Ich möchte mir jetzt endlich mal ein neues BMX zulegen, welches nicht gebraucht sein sollte. 
Mein Budget umfasst 650 Euro.
Ich selbst bin bis jetzt noch nicht fündig geworden, da ich nicht weiß wie und wo ich suchen muss. Das BMX sollte leicht sein, aber auch ein gutes Aussehen haben. 
Ich danke schonmal im Vorraus.

Mfg, Alex


----------



## __Felix__ (22. November 2011)

Such ein WeThePeople, die sind die besten sowohl parttechnisch als auch bei der Haltbarkeit.

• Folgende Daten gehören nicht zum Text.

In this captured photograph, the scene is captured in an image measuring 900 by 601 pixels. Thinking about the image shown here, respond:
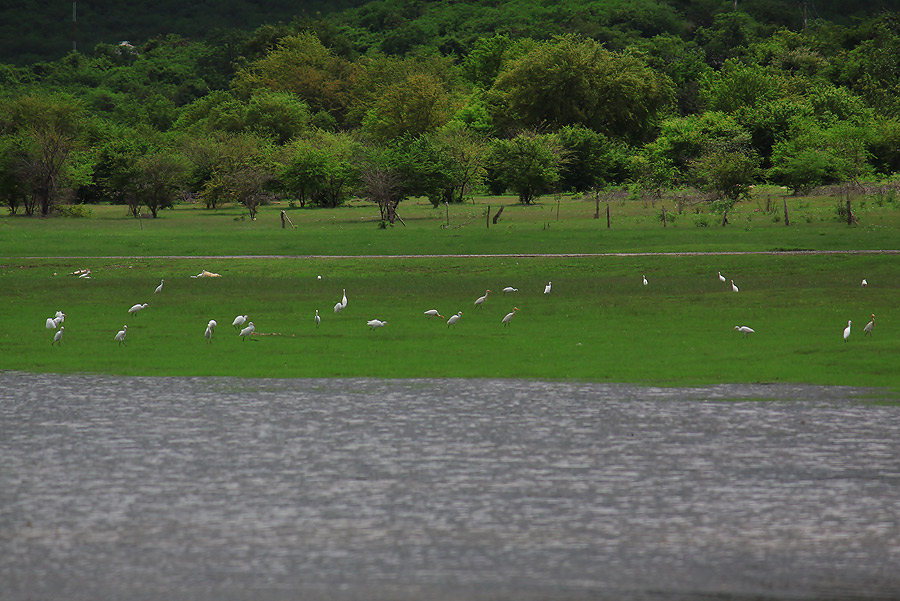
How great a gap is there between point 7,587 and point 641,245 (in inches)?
1777

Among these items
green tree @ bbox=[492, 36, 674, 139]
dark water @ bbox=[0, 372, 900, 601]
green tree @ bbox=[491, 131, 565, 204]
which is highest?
green tree @ bbox=[492, 36, 674, 139]

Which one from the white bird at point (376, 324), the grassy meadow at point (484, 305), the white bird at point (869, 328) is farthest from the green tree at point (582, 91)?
the white bird at point (869, 328)

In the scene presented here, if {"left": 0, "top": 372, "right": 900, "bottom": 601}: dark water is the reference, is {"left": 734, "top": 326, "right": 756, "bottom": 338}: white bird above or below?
above

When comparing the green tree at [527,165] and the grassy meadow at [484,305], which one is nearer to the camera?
the grassy meadow at [484,305]

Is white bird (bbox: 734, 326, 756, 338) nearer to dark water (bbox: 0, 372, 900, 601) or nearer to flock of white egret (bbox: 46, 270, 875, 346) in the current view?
flock of white egret (bbox: 46, 270, 875, 346)

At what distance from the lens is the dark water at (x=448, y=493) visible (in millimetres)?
12516

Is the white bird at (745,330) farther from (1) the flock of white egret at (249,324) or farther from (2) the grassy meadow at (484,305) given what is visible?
(2) the grassy meadow at (484,305)

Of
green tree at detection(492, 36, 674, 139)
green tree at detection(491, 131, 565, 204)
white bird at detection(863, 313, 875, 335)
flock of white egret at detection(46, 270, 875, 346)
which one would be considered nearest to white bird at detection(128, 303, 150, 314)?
flock of white egret at detection(46, 270, 875, 346)

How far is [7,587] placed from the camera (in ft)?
40.3

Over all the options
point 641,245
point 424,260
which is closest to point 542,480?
point 424,260

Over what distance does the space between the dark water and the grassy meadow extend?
8.67ft

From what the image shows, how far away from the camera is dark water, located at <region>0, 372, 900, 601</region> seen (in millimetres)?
12516

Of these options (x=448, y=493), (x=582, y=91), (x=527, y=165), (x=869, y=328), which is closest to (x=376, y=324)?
(x=869, y=328)

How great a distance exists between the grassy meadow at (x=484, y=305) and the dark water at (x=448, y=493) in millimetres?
2644
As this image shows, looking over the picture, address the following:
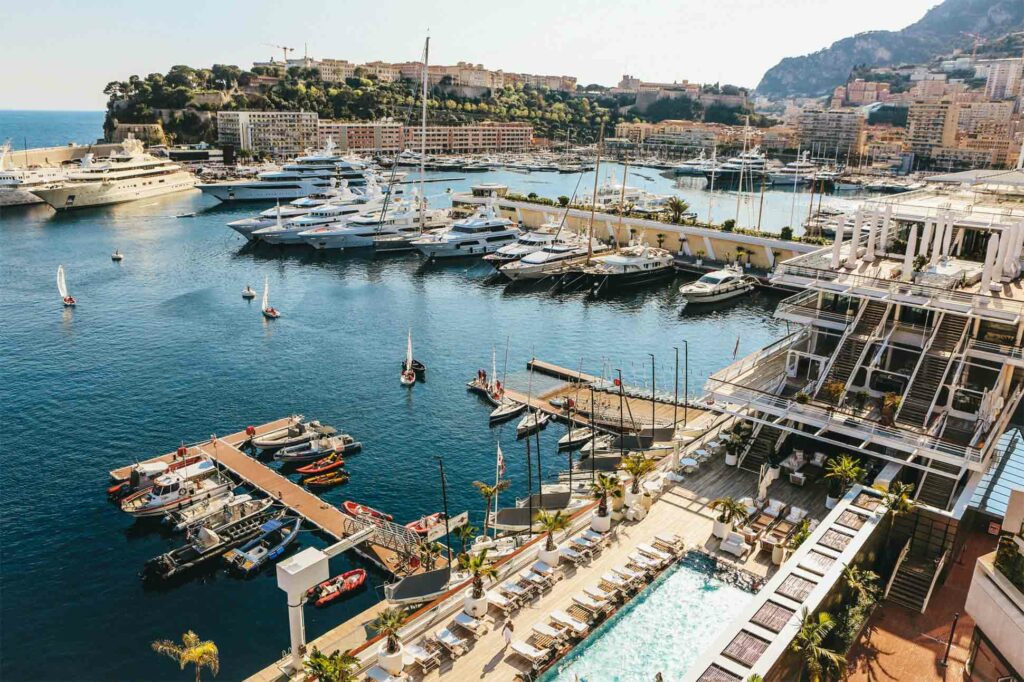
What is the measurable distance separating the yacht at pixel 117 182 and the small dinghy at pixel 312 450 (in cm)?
10515

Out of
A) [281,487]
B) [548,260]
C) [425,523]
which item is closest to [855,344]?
[425,523]

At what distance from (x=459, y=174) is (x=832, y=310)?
170m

Kaufen / Gucken kannst du hier : Parano Garag, Bikestation Bikers Base etc.


----------



## MTB-News.de




----------



## AlexSch95 (22. November 2011)

Habe jetzt 3 gefunden, die mich interessieren würden:
http://www.bikestation-bs.de/marken/wethepeople/wethepeople-justice-2016.html#

http://www.bikestation-bs.de/marken/wethepeople/wethepeople-versus-2011.html

http://www.bikestation-bs.de/marken/wethepeople/wethepeople-reason-2011.html#

Meine Frage wäre: welches von den 3 ist am besten, gibt es diese noch irgendwo anders günstiger?
Wäre auch nett Bikevorschläge zu posten...

mfg, Alex


----------



## RISE (22. November 2011)

Versus. Und nein, günstiger gibt es die nicht. Die 2011er Modelle dürften zudem so gut wie überall ausverkauft sein. Da hast du Glück, wenn die Bikestation noch welche bekommt.


----------



## bioniconic (22. November 2011)

Komisch dass hier noch keiner gefragt hat, was du überwiegend fährst... 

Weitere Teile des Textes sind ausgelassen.